Some classics never go out of style

If you’ve ever been to a movie theater before, but have never been to the Senator, then you’ve never really been to the movies.

The Theater, located at 5904 York Road offers movie goers much more than just a first class film, but a new way to experience cinema.

It’s a change of pace from what you’ve come to expect from your local Cineplex, the Senator isn’t only about the top notch films it shows, but is about the magic of going to the movies.

The domed ceiling, circular room and gentle music of the waiting area, transport you back in time to when going to the movies was a grand affair.

“What keeps me coming back to the Senator is the atmosphere,” said William Henderson, a Baltimore native. “The theater is beautiful, it’s the only place in town where I’ll watch a movie.” And it doesn’t stop with just the atmosphere; the price at the concession stand is still pretty low by today’s standards.

You can get a drink and a bag of popcorn at the senator for only five dollars. Not too bad, if you consider what other corporate run movie theaters charge their patrons.

There’s even a lounge in both the men and women’s rest rooms, if you wanted to take a little break before, during, or after the show.

It’s a very classy addition, to an already classic looking place.

The first time you walk into the auditorium it can be breathtaking. Its not that you see lines of stadium style seats, or the letters THX brandished on the walls, it’s the view.

The Senator boasts the largest screen in the region, and it’s no wonder why USA Today named the theater one of the four best theaters in the United States.

And with such a large screen, any one of the nine hundred seats will give patrons more than an ample vantage point of the show Balcony seating for large groups is also available.

Written tasks |
(A) According to the Senator theater article, how much do a drink and a bag of popcorn cost there?
(B) In a few sentences, explain why the Senator theater article says any of the theater's seats offers a good view of the show.
(C) Reproduce the stretch of the Senator theater article from "You can get" through "it’s the view.".

Record list |

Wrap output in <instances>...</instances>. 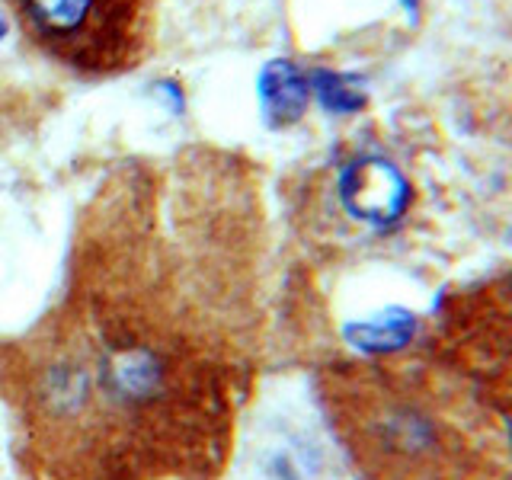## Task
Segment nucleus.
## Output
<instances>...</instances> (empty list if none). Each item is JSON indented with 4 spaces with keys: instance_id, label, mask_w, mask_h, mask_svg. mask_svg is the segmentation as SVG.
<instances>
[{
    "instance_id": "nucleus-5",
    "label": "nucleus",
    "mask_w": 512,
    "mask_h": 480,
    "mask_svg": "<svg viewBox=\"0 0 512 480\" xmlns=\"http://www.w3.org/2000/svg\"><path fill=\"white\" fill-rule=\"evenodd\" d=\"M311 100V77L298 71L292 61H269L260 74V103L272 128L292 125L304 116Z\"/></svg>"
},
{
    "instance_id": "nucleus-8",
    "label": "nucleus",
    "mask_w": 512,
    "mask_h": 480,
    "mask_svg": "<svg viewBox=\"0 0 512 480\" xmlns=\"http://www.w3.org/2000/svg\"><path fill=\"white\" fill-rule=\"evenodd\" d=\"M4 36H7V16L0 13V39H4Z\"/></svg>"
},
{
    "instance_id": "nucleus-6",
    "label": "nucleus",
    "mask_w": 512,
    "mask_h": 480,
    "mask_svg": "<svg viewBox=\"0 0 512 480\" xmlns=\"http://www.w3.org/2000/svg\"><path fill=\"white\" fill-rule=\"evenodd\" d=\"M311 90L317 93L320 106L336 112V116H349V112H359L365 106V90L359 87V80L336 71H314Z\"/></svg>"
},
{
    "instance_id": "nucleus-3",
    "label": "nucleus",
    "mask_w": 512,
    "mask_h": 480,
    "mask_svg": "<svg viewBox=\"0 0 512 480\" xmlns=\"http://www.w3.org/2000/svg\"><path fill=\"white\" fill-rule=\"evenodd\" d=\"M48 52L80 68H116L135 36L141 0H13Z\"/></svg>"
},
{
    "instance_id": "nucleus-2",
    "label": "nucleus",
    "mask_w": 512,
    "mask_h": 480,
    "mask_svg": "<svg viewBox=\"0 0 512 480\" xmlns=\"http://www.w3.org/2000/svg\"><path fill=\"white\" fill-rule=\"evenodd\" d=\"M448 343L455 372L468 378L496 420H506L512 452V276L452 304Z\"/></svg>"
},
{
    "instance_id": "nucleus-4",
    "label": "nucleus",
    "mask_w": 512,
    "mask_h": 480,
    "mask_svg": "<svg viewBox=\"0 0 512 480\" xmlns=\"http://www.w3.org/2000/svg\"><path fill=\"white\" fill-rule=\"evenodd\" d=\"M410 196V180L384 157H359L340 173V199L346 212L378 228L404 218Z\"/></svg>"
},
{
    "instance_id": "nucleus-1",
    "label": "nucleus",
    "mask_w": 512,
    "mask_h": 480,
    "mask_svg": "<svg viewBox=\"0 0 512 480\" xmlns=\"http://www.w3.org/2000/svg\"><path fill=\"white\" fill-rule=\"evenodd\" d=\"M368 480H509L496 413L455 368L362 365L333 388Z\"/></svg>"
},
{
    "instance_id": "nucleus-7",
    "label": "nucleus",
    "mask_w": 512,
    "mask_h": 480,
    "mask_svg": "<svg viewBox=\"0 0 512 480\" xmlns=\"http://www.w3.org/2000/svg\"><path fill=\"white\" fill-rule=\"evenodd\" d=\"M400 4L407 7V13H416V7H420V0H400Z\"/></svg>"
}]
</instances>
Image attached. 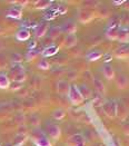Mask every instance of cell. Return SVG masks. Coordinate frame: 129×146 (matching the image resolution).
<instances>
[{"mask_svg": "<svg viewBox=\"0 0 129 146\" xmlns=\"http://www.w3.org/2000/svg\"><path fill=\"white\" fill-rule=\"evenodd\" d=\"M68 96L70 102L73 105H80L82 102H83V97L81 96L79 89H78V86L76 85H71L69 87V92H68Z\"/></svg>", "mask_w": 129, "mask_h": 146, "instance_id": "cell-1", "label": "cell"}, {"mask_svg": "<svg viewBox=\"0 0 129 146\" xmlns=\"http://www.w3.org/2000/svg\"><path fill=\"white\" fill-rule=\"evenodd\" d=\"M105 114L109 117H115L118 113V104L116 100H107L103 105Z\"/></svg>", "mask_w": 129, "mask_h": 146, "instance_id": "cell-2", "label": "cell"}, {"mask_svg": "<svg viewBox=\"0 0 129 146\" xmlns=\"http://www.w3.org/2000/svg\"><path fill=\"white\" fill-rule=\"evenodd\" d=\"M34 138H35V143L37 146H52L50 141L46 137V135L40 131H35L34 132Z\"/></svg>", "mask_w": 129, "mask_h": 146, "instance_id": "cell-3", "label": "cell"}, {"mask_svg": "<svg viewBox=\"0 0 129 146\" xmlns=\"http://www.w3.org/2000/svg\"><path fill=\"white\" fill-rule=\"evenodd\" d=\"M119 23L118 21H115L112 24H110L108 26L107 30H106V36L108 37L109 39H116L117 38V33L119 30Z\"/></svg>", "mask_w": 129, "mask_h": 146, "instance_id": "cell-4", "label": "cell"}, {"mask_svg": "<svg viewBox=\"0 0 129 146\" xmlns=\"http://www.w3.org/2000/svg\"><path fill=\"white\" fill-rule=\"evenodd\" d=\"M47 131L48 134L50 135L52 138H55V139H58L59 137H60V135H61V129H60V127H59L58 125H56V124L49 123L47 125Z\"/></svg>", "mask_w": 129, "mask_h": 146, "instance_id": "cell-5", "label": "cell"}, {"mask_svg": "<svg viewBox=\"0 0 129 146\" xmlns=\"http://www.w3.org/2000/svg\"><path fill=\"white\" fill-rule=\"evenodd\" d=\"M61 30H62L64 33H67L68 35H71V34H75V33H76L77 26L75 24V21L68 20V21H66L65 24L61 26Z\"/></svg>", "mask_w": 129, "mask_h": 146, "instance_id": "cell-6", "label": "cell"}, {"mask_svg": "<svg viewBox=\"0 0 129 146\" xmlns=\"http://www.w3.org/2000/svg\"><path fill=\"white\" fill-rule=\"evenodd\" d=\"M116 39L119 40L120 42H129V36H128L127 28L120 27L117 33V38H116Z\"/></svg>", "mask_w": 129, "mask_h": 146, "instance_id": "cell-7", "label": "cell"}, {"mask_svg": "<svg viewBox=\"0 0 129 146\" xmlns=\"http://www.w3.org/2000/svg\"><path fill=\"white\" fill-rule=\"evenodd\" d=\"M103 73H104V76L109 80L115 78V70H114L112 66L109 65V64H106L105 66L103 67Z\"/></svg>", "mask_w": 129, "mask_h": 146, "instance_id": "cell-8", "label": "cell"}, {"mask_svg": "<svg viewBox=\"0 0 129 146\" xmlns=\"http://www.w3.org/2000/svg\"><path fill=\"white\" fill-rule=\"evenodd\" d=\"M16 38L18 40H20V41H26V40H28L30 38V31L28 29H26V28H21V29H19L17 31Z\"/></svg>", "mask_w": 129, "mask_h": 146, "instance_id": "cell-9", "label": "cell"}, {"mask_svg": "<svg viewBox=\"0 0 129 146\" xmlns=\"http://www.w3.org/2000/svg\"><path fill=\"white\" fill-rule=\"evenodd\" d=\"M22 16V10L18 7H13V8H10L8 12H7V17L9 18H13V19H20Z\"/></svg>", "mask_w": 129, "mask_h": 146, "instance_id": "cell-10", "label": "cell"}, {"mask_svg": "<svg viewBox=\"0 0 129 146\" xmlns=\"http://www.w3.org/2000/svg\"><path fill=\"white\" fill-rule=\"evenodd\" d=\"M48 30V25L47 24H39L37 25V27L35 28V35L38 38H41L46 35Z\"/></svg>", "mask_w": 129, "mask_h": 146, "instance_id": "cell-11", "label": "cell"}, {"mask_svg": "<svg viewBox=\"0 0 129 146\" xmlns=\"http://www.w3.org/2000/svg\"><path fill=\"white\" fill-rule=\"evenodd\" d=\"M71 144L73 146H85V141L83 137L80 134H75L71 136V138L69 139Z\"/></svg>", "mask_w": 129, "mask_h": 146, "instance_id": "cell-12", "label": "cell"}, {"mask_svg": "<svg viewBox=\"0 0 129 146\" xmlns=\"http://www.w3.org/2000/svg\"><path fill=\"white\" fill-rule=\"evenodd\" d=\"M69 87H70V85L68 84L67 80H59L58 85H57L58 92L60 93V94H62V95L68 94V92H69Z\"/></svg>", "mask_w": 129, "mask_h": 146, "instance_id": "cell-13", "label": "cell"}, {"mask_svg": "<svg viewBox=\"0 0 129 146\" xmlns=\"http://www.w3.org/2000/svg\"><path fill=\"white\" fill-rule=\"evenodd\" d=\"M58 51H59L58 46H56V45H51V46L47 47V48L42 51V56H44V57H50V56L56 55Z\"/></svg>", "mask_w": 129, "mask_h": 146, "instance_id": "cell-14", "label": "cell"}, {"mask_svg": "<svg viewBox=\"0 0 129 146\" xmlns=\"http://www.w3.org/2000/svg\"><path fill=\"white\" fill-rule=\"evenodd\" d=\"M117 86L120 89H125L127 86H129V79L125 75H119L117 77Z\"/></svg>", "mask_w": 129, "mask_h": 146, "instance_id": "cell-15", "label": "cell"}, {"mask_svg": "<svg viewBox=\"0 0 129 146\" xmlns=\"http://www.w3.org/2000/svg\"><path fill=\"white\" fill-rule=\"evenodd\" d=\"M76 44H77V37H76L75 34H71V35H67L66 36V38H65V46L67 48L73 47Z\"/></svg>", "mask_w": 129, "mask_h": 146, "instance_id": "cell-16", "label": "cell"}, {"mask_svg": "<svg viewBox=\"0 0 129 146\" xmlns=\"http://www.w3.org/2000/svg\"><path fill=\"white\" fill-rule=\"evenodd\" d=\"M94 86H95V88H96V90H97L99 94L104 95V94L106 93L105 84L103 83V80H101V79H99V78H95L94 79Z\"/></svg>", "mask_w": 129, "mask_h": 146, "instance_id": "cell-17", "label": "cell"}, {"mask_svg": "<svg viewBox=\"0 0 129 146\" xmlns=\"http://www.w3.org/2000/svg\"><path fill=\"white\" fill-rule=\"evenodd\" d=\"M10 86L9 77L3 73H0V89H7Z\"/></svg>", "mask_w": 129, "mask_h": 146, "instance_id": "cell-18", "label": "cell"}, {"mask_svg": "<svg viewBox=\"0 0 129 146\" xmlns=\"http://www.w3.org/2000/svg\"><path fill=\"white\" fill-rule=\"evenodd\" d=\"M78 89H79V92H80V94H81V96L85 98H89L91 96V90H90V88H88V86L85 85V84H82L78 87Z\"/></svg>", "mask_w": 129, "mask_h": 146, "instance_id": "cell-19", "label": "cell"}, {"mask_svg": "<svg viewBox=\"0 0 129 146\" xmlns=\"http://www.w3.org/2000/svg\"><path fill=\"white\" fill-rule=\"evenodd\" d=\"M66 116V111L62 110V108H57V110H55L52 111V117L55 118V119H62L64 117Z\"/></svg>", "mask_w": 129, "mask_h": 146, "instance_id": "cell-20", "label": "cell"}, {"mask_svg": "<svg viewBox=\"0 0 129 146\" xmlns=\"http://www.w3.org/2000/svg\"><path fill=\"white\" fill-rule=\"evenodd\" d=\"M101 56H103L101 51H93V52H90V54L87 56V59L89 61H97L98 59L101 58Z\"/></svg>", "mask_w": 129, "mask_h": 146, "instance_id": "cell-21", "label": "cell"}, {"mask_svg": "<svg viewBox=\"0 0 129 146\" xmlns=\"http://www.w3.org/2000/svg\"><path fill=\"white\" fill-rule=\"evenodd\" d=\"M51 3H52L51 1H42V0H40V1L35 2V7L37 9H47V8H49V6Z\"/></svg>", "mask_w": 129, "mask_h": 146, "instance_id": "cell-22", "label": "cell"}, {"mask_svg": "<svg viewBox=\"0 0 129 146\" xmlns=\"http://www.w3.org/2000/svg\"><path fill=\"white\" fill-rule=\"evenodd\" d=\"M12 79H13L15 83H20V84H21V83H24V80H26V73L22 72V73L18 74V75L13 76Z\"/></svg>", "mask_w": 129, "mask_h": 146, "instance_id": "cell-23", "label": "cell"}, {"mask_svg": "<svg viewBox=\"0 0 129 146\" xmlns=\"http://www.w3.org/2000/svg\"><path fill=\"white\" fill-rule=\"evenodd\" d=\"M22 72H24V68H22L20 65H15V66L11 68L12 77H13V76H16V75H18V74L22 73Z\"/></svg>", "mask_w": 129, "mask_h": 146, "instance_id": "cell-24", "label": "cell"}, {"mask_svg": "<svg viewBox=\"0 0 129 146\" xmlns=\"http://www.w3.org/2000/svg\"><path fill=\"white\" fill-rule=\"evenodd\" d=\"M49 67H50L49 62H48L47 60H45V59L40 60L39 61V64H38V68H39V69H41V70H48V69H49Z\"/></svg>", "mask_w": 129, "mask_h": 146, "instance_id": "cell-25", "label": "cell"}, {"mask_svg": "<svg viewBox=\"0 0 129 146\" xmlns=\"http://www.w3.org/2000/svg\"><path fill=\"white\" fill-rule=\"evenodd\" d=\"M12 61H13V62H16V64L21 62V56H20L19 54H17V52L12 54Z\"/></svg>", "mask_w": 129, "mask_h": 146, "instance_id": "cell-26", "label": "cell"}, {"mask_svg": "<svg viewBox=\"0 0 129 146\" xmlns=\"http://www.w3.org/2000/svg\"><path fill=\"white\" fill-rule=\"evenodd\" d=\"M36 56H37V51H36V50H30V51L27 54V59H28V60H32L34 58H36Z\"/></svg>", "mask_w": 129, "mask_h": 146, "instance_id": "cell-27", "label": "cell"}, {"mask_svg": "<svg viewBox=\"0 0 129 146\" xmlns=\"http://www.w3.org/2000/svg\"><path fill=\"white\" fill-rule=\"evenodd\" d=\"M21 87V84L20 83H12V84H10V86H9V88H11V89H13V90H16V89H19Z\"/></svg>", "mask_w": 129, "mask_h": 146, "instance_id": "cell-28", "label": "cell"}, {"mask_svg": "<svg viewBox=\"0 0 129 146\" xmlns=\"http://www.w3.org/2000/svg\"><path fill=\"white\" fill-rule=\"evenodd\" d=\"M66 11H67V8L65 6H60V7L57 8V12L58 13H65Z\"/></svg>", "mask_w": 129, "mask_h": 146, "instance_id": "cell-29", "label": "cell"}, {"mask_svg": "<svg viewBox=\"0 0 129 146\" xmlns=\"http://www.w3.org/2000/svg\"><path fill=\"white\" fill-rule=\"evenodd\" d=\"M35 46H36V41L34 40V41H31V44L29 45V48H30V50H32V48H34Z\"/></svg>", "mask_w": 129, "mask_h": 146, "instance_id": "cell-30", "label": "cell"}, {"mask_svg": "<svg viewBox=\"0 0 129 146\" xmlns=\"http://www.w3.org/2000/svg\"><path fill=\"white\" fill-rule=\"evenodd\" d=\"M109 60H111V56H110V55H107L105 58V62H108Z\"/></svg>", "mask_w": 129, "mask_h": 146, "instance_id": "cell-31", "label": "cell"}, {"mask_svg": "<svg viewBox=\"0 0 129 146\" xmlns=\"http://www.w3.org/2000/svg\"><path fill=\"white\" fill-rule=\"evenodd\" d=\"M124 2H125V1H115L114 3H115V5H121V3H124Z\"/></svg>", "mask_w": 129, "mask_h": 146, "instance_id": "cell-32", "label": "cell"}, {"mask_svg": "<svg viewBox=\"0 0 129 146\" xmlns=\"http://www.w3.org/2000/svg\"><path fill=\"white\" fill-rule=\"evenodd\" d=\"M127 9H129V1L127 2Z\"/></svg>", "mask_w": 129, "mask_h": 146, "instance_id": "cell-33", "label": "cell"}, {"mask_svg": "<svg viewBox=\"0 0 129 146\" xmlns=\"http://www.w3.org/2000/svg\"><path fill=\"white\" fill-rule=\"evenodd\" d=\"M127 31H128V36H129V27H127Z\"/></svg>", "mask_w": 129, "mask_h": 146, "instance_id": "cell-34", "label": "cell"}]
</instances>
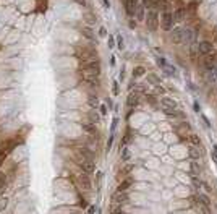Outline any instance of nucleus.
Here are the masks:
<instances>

Answers for the exercise |
(A) Five dollars.

(B) The Senator has a very large screen, the largest in the region. Because of that, any one of its nine hundred seats gives patrons more than an ample vantage point of the show.

(C)
You can get a drink and a bag of popcorn at the senator for only five dollars. Not too bad, if you consider what other corporate run movie theaters charge their patrons.

There’s even a lounge in both the men and women’s rest rooms, if you wanted to take a little break before, during, or after the show.

It’s a very classy addition, to an already classic looking place.

The first time you walk into the auditorium it can be breathtaking. Its not that you see lines of stadium style seats, or the letters THX brandished on the walls, it’s the view.